Confessions of a Leicester City Coach

We interviewed former-City reserve team coach David Coates for this year’s Summer Special…

FOX: How do you know when you’ve done a good day’s work as a coach?

DC: I think the key is getting the players to listen to you attentively rather than gazing off into space! I’d say to them: “Don’t look at the bloody floor, look at me! Listen to what I’m saying!”
They might not think I’m a very good coach, it’s up to me to prove that I am.
I did like to be a popular coach and I liked a drink with the lads, maybe a bit too much sometimes. I remember we went on a trip to Sweden, a place called Hindersgarden near Gothenburg with a lake next to it, which was like heaven. Frank Worthington said it was the best trip he had ever been on. Jim had stayed behind to sign Steve Kember and Brian Alderson, his last two signings. He never signed a player in his last season, we finished 11th or something like that and he was rewarded with the sack. Idiotic.
We sank like a stone the following season.
I was in charge while Jim wasn’t there but he knew I was a bit of a soft touch who liked to be popular. As we went out there Dennis Rofe was drunk on the plane.
The hostesses kept saying: “Would you like another drink sir?” “Yes please, I’ll have another vodka.” and Dennis was in fine buoyant form, likeable bloke that he was.
We had directors Mr Sharp and Mr Needham with us. I tried to get control of them straight away when we got there at about four in the afternoon. “Right then, get your kit on and get out on that pitch. Training starts in twenty minutes.”
The only trouble was Dennis was pissed and couldn’t move his legs properly. There was a humorous side to it.
In the end I had to say to him: “Dennis, we’re going to have shooting practice and when it is your turn I want you to shoot the ball way beyond the goal, go and fetch it, but don’t come back. Do you get my meaning?”
He knew I would be shown up in front of Mr Sharp and Mr Needham with him drunk on my watch so he toddled off and stayed amongst the trees. That shooting practice went down in the annals of club history.

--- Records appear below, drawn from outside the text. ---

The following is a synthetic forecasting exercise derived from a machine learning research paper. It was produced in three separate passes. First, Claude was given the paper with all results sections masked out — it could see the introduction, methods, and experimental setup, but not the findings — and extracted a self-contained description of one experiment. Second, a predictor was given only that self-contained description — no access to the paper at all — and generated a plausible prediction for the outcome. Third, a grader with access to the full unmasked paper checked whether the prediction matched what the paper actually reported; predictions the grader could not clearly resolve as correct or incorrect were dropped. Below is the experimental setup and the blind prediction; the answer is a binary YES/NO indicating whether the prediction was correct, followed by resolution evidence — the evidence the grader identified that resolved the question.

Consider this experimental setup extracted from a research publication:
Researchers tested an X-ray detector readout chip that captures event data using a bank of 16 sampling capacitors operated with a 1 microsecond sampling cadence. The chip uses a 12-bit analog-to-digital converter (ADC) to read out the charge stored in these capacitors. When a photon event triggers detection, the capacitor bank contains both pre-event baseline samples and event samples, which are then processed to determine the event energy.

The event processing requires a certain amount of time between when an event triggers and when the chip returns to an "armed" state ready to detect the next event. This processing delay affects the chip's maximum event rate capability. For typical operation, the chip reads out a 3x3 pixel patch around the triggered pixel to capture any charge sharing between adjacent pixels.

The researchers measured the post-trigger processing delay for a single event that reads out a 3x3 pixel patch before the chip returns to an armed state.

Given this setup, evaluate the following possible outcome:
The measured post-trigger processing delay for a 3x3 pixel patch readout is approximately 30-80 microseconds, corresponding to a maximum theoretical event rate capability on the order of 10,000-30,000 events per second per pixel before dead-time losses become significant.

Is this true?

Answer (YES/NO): NO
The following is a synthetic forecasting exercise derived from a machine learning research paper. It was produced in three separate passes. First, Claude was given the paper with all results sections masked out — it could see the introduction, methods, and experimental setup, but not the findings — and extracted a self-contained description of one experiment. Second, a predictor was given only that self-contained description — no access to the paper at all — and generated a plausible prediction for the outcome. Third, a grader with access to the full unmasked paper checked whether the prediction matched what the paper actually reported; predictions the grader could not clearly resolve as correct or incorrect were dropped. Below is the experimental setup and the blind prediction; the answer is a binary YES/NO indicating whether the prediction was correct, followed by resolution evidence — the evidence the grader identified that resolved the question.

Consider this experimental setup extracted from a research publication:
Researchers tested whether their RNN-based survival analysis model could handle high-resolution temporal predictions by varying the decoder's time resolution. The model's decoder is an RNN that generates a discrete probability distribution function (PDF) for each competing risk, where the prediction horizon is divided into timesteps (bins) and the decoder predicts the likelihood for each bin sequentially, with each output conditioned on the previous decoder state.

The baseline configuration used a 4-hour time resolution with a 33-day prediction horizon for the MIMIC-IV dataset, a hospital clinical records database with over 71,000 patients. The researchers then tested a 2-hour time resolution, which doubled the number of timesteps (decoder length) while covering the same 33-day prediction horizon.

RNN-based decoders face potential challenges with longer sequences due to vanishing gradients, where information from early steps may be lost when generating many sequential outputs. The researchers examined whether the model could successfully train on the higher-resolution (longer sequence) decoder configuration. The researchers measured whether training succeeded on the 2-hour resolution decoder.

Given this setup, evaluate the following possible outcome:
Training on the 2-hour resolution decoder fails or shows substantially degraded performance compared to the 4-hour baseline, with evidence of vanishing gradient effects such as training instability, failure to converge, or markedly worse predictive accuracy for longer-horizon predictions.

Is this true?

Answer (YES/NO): NO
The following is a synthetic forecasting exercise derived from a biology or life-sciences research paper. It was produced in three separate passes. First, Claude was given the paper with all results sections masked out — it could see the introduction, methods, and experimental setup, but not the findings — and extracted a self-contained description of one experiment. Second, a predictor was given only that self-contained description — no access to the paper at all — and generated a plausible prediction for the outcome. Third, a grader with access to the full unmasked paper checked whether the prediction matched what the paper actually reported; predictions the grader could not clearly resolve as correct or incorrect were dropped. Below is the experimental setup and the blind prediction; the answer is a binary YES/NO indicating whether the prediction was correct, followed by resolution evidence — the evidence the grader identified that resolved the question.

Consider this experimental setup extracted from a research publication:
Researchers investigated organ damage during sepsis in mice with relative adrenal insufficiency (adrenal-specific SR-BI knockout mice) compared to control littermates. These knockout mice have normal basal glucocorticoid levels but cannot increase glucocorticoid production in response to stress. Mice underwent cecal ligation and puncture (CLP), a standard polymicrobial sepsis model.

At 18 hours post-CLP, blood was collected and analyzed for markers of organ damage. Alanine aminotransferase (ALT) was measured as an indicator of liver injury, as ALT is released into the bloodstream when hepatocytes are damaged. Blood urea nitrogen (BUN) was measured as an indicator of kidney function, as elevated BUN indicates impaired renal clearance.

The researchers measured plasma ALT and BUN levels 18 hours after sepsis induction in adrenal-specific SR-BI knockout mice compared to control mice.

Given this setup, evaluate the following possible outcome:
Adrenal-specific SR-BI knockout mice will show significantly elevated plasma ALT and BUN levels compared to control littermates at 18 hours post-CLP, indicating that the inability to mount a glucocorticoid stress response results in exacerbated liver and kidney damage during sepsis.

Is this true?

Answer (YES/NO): NO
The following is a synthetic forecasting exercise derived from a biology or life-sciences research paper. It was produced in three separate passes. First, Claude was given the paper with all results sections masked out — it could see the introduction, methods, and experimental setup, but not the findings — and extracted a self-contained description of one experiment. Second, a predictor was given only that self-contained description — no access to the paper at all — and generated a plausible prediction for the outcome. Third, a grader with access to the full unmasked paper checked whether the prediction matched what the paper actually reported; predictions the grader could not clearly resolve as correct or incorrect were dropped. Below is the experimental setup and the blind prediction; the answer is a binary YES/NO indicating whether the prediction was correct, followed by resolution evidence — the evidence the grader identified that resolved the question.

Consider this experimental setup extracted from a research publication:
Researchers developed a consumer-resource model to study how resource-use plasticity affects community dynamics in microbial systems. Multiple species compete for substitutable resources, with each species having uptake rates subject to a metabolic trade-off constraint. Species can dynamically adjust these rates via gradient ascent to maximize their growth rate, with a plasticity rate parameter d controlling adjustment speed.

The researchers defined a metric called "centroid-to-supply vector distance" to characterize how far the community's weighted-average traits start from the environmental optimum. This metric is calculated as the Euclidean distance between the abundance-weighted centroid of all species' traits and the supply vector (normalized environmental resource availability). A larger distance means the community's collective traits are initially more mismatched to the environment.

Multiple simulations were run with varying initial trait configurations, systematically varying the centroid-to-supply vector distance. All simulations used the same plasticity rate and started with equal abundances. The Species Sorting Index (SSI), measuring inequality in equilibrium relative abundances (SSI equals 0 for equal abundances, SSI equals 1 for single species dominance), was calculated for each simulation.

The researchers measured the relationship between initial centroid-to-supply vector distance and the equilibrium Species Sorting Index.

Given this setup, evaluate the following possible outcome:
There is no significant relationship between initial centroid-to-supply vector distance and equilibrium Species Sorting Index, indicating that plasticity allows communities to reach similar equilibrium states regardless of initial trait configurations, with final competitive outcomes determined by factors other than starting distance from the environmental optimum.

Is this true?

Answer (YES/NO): NO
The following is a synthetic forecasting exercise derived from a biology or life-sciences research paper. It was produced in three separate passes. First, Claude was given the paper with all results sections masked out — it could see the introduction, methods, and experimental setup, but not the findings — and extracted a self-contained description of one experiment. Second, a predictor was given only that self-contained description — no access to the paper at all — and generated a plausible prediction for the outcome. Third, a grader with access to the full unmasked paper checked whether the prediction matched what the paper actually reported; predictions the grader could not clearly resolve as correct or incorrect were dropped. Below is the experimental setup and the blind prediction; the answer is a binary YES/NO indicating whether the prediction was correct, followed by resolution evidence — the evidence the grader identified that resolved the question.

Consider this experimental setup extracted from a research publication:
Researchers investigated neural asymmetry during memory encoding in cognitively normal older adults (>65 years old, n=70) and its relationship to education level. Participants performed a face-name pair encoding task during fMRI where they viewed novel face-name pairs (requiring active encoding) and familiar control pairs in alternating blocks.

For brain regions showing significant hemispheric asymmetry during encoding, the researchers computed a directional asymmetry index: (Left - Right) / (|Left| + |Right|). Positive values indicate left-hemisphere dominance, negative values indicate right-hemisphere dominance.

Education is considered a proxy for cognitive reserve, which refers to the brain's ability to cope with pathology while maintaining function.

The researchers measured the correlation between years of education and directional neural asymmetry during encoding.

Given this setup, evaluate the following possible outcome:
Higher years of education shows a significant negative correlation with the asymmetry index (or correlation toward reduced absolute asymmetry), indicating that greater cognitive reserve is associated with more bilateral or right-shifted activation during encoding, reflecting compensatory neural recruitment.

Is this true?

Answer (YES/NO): NO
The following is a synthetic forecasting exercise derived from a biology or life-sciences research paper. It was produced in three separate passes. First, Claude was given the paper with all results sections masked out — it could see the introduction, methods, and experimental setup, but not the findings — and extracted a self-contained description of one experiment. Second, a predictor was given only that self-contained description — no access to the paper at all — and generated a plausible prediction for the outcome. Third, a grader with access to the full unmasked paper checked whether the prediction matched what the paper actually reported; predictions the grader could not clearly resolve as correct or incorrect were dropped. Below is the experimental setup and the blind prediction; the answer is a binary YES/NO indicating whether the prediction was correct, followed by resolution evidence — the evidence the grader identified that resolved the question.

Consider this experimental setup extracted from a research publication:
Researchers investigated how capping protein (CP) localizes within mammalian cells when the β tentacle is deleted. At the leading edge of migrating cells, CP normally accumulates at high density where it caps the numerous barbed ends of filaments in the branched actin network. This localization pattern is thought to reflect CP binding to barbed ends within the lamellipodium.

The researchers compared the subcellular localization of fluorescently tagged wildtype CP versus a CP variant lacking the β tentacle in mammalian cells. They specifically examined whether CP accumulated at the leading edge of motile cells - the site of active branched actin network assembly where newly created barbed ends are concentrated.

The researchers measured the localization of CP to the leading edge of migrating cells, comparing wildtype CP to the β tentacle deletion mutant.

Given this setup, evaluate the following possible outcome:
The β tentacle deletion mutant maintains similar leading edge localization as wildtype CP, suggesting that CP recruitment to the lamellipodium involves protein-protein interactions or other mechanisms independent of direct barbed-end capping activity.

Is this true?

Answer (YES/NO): NO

The Wool was next. He was so hopeless at shooting that in the end I said to him: “Alan, just go into the woods and stay there.”
I once told that story to a City fan and he was appalled that a professional first division footballer wasn’t capable of shooting into an open goal. But Alan had funny feet. He was a defender first, second and last. He was the man who was once asked to man mark George Best out of a game and he did a good job of it. He stopped Besty from having the ball for virtually the entire game. Best was furious as the Wool followed him all over the pitch. Len Glover didn’t think that was very good, but it worked.
The Wool was once asked to play left-back and he refused. He’d do right-back, right and left centre-half, even occasionally midfield, but he wouldn’t do left-back.
Jim said: “I’ll persuade him.” but I said “Don’t bother, if he says he doesn’t want to do it, it’s because he can’t do it. His mind won’t allow him, so forget about it. Put some bugger else in at left-back.”